#### TRY IT
Write the records out again without change. Leave the pictures behind.

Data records
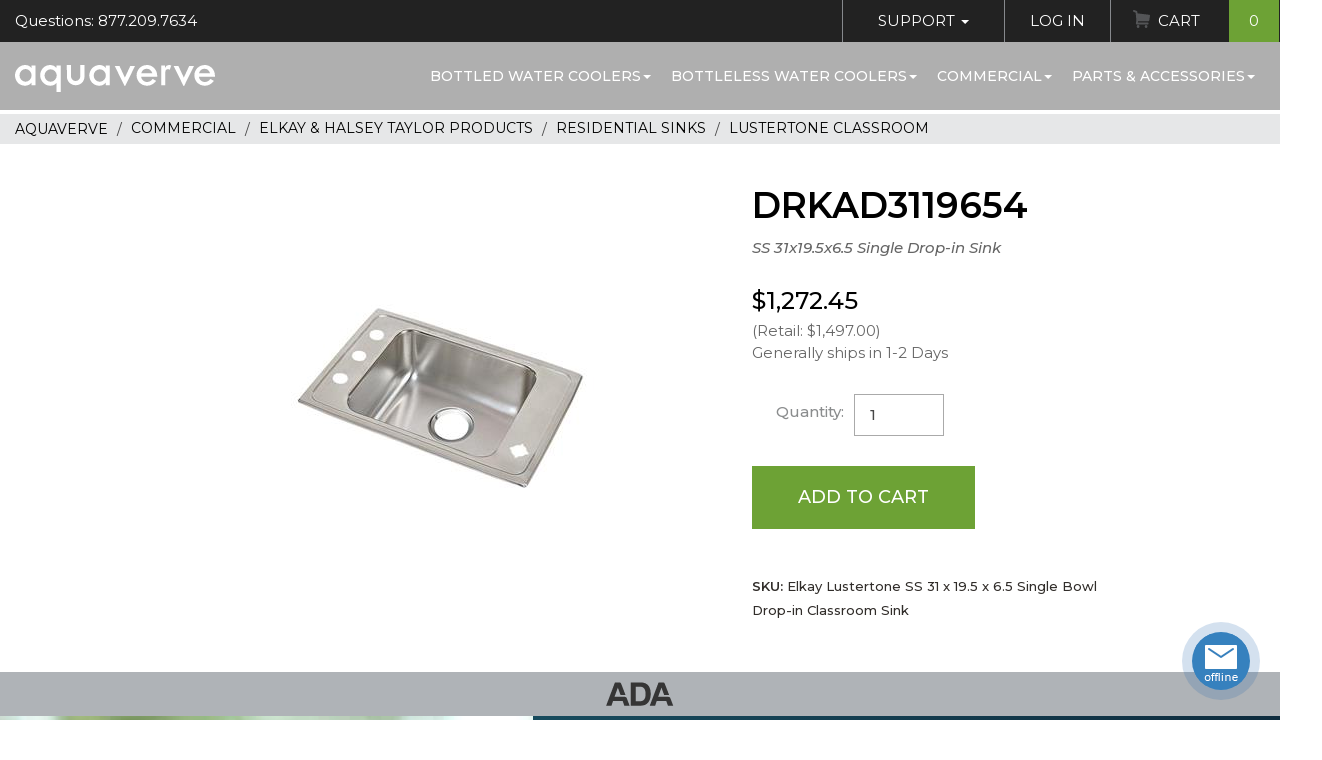

--- FILE ---
content_type: text/javascript; charset=UTF-8
request_url: https://chat.aquaverve.com/server.php?rqst=track&tv=2.3.1.3&b=MjA4ZTc2MmRjNw__&pc=MQ__&i=MDEzMTMyYzY0Ng__&ptl=en&cd=MjQ_&rh=NzIw&rw=MTI4MA__&tzo=MA__&geo_lat=LTUyMg==&geo_long=LTUyMg==&geo_region=&geo_city=&geo_tz=&geo_ctryiso=&geo_isp=&dc=RWxrYXkgTHVzdGVydG9uZSBTUyAzMSB4IDE5LjUgeCA2LjUgU2luZ2xlIEJvd2wgRHJvcC1pbiBDbGFzLi4u&ue=YUhSMGNITTZMeTkzZDNjdVlYRjFZWFpsY25abExtTnZiUzlwYm1SbGVDNWpabTB2YldGdWRXWmhZM1IxY21WeUwwRnhkV0YyWlhKMlpWZGhkR1Z5UTI5dmJHVnljeTlFVWt0QlJETXhNVGsyTlRRdFgxOWZMVk5UTFRNeGVERTVMVFY0TmkwMUxWTnBibWRzWlMxRWNtOXdMV2x1TFZOcGJtc3VhSFJ0YkFfXw__&ri=MQ_
body_size: -114
content:
LiveZilla.Engine.SetID("MDEzMTMyYzY0Ng==","MjA4ZTc2MmRjNw==","ZGNjYTQ4MTAxNTA1ZGQ4NmI3MDM2ODlhNjA0ZmUzYzQ=");LiveZilla.Engine.Callback(30);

#### THE ANSWER
--- FILE ---
content_type: text/javascript; charset=UTF-8
request_url: https://chat.aquaverve.com/server.php?rqst=track&tv=2.3.1.3&b=MjA4ZTc2MmRjNw__&pc=MQ__&i=MDEzMTMyYzY0Ng__&ptl=en&cd=MjQ_&rh=NzIw&rw=MTI4MA__&tzo=MA__&geo_lat=LTUyMg==&geo_long=LTUyMg==&geo_region=&geo_city=&geo_tz=&geo_ctryiso=&geo_isp=&dc=RWxrYXkgTHVzdGVydG9uZSBTUyAzMSB4IDE5LjUgeCA2LjUgU2luZ2xlIEJvd2wgRHJvcC1pbiBDbGFzLi4u&ue=YUhSMGNITTZMeTkzZDNjdVlYRjFZWFpsY25abExtTnZiUzlwYm1SbGVDNWpabTB2YldGdWRXWmhZM1IxY21WeUwwRnhkV0YyWlhKMlpWZGhkR1Z5UTI5dmJHVnljeTlFVWt0QlJETXhNVGsyTlRRdFgxOWZMVk5UTFRNeGVERTVMVFY0TmkwMUxWTnBibWRzWlMxRWNtOXdMV2x1TFZOcGJtc3VhSFJ0YkFfXw__&ri=MQ_
body_size: -114
content:
LiveZilla.Engine.SetID("MDEzMTMyYzY0Ng==","MjA4ZTc2MmRjNw==","ZGNjYTQ4MTAxNTA1ZGQ4NmI3MDM2ODlhNjA0ZmUzYzQ=");LiveZilla.Engine.Callback(30);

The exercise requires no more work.